Monday, December 29, 2008

'Hair' restoration

But even though none of the actors in Arizona Theatre Company's new revival was around during the '60s, they don't see the show as just an exercise in Baby Boomer nostalgia. To them, America in 2008 looks much like it did 40 years ago. The nation is divided by war, both real and cultural, but also buoyed by a new hope for change.

"We don't have to invent any of that," says Morgan James, the New York actress playing Sheila, chief political activist in the "tribe" of hash-smoking free-loving draft-dodging hippies.

Raised by a pair of hippies herself, James says she inherited the peacenik values embodied by Hair.

"When I go into those protest scenes, it's not a stretch," she says. "It's very much a part of my heart."

Arizona Theatre Company is pulling out all the stops for a production they expect to be one of their biggest hits in years. Artistic director David Ira Goldstein flew to New York to cast the show and made sure to hire top talent behind the scenes, including Abe Jacob, the "godfather of sound design" - who worked on the original Broadway show 40 years ago.

In the beginning . . .

Hair: The American Tribal Love-Rock Musical was created by James Rado and Gerome Ragni, two actors with one foot in the counterculture and one in the mainstream. Rado had originated the role of Richard Lionheart in The Lion in Winter on Broadway, but he knew Ragni from the experimental-theater scene, where they starred together in an off-Broadway musical protesting capital punishment.
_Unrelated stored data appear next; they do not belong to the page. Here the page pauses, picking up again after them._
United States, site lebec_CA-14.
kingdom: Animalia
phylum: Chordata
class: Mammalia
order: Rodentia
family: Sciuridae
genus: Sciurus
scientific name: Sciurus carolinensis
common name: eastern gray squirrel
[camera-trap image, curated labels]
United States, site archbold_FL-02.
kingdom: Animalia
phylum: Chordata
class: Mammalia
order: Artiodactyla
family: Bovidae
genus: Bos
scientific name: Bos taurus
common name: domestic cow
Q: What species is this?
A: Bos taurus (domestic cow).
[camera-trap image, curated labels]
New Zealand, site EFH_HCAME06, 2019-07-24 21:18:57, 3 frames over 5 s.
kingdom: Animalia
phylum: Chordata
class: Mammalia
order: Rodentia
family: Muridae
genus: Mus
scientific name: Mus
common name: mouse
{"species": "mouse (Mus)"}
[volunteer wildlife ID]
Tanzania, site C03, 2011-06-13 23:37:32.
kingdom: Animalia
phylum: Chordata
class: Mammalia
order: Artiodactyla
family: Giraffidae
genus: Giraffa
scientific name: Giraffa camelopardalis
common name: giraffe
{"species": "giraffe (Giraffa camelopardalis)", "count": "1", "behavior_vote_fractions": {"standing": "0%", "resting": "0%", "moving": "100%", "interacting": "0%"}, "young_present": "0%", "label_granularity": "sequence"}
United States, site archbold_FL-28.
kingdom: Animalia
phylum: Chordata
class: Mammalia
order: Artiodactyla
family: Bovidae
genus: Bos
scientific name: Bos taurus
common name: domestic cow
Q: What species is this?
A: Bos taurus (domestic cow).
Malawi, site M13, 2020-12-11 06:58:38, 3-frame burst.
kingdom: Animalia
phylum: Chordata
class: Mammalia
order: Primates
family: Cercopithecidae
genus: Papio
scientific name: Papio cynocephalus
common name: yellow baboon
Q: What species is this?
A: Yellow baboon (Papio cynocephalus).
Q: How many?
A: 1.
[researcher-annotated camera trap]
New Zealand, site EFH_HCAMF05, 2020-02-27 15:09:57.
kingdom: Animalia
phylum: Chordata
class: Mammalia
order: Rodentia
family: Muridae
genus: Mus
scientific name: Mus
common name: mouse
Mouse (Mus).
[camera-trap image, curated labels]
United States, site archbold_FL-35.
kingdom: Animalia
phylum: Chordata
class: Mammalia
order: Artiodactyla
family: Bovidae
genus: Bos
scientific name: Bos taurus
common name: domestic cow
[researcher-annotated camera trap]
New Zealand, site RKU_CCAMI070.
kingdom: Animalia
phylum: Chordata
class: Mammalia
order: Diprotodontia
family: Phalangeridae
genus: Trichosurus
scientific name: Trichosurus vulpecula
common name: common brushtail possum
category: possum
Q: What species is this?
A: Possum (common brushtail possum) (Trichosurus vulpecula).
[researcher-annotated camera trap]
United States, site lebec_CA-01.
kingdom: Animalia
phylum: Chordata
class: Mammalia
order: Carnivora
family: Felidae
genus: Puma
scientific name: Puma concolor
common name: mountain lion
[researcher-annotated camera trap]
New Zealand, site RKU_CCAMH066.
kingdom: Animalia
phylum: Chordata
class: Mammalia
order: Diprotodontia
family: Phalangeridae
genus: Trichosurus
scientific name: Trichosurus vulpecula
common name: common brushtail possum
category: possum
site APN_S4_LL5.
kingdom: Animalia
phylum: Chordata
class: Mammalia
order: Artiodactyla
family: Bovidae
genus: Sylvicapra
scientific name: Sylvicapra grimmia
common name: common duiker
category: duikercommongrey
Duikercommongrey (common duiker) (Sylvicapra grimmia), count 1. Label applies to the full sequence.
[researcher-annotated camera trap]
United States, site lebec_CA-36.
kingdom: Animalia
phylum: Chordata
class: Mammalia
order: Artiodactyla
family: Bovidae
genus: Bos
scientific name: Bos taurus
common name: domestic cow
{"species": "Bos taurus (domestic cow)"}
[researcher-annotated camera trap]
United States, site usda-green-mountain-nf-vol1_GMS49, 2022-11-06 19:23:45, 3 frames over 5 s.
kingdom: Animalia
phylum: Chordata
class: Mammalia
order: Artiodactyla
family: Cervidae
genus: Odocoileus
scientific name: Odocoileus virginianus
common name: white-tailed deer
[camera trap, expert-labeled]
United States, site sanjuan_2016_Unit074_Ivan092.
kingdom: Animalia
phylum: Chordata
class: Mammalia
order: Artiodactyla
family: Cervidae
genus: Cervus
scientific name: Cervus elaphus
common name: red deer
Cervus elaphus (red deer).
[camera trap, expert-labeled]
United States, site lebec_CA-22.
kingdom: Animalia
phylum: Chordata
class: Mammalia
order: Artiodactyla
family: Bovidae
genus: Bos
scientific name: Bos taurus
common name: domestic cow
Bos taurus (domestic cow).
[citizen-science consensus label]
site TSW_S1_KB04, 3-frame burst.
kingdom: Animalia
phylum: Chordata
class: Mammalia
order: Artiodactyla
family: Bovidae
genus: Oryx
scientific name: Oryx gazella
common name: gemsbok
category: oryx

Although they cast themselves in the starring roles of Claude and Berger - two points in the bisexual love triangle at the heart of the play - they weren't genuine hippies, already being (gasp!) older than 30. But they believed in the hippie message of peace and love, a message that they thought was being distorted by the establishment media.

"We were writing about the moment, we were writing about the war," says Rado, who has had a hand in several Hair revivals over the years. "We were putting onstage what was so emotional and powerful out on the streets. We wanted to extend that message and that feeling to audiences."